-- Start Information shown --
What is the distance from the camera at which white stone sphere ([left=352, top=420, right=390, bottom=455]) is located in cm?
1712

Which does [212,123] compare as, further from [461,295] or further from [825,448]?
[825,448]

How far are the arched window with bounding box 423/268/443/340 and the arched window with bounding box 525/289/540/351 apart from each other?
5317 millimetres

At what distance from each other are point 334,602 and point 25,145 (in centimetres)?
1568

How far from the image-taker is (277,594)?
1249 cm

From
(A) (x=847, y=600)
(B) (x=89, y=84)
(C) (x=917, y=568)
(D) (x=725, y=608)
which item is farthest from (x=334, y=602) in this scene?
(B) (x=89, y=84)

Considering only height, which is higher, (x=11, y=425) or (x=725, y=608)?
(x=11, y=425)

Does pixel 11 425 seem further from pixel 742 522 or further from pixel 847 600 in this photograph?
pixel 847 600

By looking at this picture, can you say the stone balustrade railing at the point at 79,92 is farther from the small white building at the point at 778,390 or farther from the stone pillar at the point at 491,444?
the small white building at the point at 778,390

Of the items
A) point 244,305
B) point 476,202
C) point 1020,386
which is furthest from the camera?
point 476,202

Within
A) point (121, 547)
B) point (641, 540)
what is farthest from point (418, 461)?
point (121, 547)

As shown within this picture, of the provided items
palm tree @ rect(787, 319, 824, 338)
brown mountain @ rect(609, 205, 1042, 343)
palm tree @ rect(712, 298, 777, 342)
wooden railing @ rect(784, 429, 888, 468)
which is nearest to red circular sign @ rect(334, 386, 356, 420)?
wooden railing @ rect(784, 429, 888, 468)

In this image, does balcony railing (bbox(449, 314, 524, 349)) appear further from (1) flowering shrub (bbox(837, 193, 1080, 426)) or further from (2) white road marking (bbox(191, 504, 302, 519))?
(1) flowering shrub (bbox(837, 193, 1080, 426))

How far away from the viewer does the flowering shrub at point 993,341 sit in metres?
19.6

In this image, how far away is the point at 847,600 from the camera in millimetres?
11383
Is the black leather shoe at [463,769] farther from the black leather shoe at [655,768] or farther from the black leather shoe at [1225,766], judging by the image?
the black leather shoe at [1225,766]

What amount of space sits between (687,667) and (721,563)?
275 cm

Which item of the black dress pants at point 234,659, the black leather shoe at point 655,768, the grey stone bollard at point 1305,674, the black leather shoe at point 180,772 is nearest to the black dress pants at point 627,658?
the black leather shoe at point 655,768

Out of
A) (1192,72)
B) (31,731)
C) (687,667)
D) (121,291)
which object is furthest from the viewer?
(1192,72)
-- End Information shown --
## Problem description
Format the lines above as a JSON list of strings, with one string per line and blank lines left out.

## Problem solution
[
  "What is the distance from the camera at which white stone sphere ([left=352, top=420, right=390, bottom=455]) is located in cm?",
  "1712",
  "Which does [212,123] compare as, further from [461,295] or further from [825,448]?",
  "[825,448]",
  "How far are the arched window with bounding box 423/268/443/340 and the arched window with bounding box 525/289/540/351 apart from each other?",
  "5317 millimetres",
  "At what distance from each other are point 334,602 and point 25,145 (in centimetres)?",
  "1568",
  "How far from the image-taker is (277,594)?",
  "1249 cm",
  "From",
  "(A) (x=847, y=600)",
  "(B) (x=89, y=84)",
  "(C) (x=917, y=568)",
  "(D) (x=725, y=608)",
  "which item is farthest from (x=334, y=602) in this scene?",
  "(B) (x=89, y=84)",
  "Considering only height, which is higher, (x=11, y=425) or (x=725, y=608)?",
  "(x=11, y=425)",
  "Does pixel 11 425 seem further from pixel 742 522 or further from pixel 847 600 in this photograph?",
  "pixel 847 600",
  "By looking at this picture, can you say the stone balustrade railing at the point at 79,92 is farther from the small white building at the point at 778,390 or farther from the stone pillar at the point at 491,444?",
  "the small white building at the point at 778,390",
  "Of the items",
  "A) point 244,305",
  "B) point 476,202",
  "C) point 1020,386",
  "which is furthest from the camera?",
  "point 476,202",
  "Within",
  "A) point (121, 547)",
  "B) point (641, 540)",
  "what is farthest from point (418, 461)?",
  "point (121, 547)",
  "As shown within this picture, of the provided items",
  "palm tree @ rect(787, 319, 824, 338)",
  "brown mountain @ rect(609, 205, 1042, 343)",
  "palm tree @ rect(712, 298, 777, 342)",
  "wooden railing @ rect(784, 429, 888, 468)",
  "which is nearest to red circular sign @ rect(334, 386, 356, 420)?",
  "wooden railing @ rect(784, 429, 888, 468)",
  "In this image, does balcony railing (bbox(449, 314, 524, 349)) appear further from (1) flowering shrub (bbox(837, 193, 1080, 426)) or further from (2) white road marking (bbox(191, 504, 302, 519))?",
  "(1) flowering shrub (bbox(837, 193, 1080, 426))",
  "How far away from the viewer does the flowering shrub at point 993,341 sit in metres?",
  "19.6",
  "In this image, how far away is the point at 847,600 from the camera in millimetres?",
  "11383",
  "Is the black leather shoe at [463,769] farther from the black leather shoe at [655,768] or farther from the black leather shoe at [1225,766], judging by the image?",
  "the black leather shoe at [1225,766]",
  "What amount of space sits between (687,667) and (721,563)?",
  "275 cm",
  "Which item of the black dress pants at point 234,659, the black leather shoe at point 655,768, the grey stone bollard at point 1305,674, the black leather shoe at point 180,772 is nearest to the black dress pants at point 627,658?",
  "the black leather shoe at point 655,768",
  "Out of",
  "A) (1192,72)",
  "B) (31,731)",
  "C) (687,667)",
  "D) (121,291)",
  "which object is furthest from the viewer?",
  "(1192,72)"
]